I thought about dusting this review off a couple months back, during a weekend when a certain feature starring Tom Hardy became an unlikely smash hit. But then I realized the word “Venom” doesn’t appear anywhere in the few hundred words. That was perhaps a kindness to Topher Grace, or maybe just a tacit acknowledgment that director Sam Raimi didn’t really want the bulky marauder in his movie, a problem he recently noted was essentially insurmountable. So, there was really no point using this review to accompany the release of Venom. It was no real hardship. We now live in a universe that delivers a new Spider-Man movie approximately every six months, so I knew there’s be another opportunity. This review was originally written for and posted in my former online home.
For two films, Sam Raimi was a super-hero.
The director who inaugurated the Spider-man film franchise came to it equally accomplished in high art (A Simple Plan) and low genius (Evil Dead 2). Raimi achieved something wonderful that resided squarely in between those two extremes in adapting the amazing fantasy of milquetoast Peter Parker transformed into a web-slinging wisecracker who saves New York City from marauding goblins and metal-armed megalomaniacs. Bustling with energy, color and heart, Raimi’s first two films came closer than any other film to capturing the zippy appeal of four-color adventures of the utterly improbable. It helps that Spider-man is the epitome of the wish-fulfillment that gives super-heroes their resonant subtextual appeal: the bullied weakling who’s secretly a strong and dexterous daredevil, saving the prettiest girl in school. With that rich core, Raimi made a first film of uncommon urgency and a follow-up that maintained the drive while stripped away the shortcomings of its predecessor.
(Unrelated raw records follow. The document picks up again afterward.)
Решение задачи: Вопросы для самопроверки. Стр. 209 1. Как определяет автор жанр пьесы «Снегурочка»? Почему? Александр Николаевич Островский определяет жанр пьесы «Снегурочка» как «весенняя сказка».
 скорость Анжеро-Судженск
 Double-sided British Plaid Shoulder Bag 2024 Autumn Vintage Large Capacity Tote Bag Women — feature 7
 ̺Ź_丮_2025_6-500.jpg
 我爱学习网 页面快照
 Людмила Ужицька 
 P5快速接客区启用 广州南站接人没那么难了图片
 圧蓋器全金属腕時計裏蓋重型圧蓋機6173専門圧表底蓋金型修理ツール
The third time is charmless. It may seem that Raimi has incorporated too many elements with villains old and not-as-old added to the mix (although, that “not-as-old” villain has still been around for about twenty years, a realization that had me reeling a tad) while still making room to have movieland’s Harry Osborn follow in the purple footprints of his printed predecessor. With classic supporting characters Gwen Stacy and her police officer father also debuting, the threat is clearly there for pure overload, but that’s not where the endeavor stumbles. It’s not overly busy, it’s just flat. It’s hard to think of another film with so much plot and yet feels like there’s very little actually going on.
The story itself is full of plot holes and strains credibility with its heavy reliance on coincidence. The attempts to explore Peter Parker’s darker instincts — fueled by municipal adoration and ego, and exacerbated by a sentient alien tar that contributes to a costume change — are marred by poorly crafted comedic digressions and muddled purpose. Raimi’s playing with ideas, but he has no real point to make with this side trip. The danger of the parasitic substance never comes across. Like many of the details, it’s just there. There’s nothing meaningful or memorable; it’s just filling space and killing time.
As opposed to the first two installments, Spider-man 3 suffers from a pronounced lack of humanity. The earlier films had ample FX house eye candy, but they also had the splendid schism of Peter’s joyous freedom and burdensome guilt in his super-hero role. His fearful longing for Mary Jane was as critical as the expertly crafted action sequences. Raimi still knows how to construct airborne battles with ingenuity and audaciousness, but his sure touch for the people populating the adventure is plainly gone. In its place is trumped-up conflict, hackneyed motivation and platitudes masquerading as wisdom (poor Rosemary Harris has to suffer through playing Aunt May as nothing more than a clucking dispenser of arduous advice).
This is hardly the first film franchise to fall apart when it gets to its third outing, but I had been a true believer in Sam Raimi’s eternal ability to shepherd the wall-crawler’s onscreen adventures, which makes it all the harder to see him spin a spectacular failure.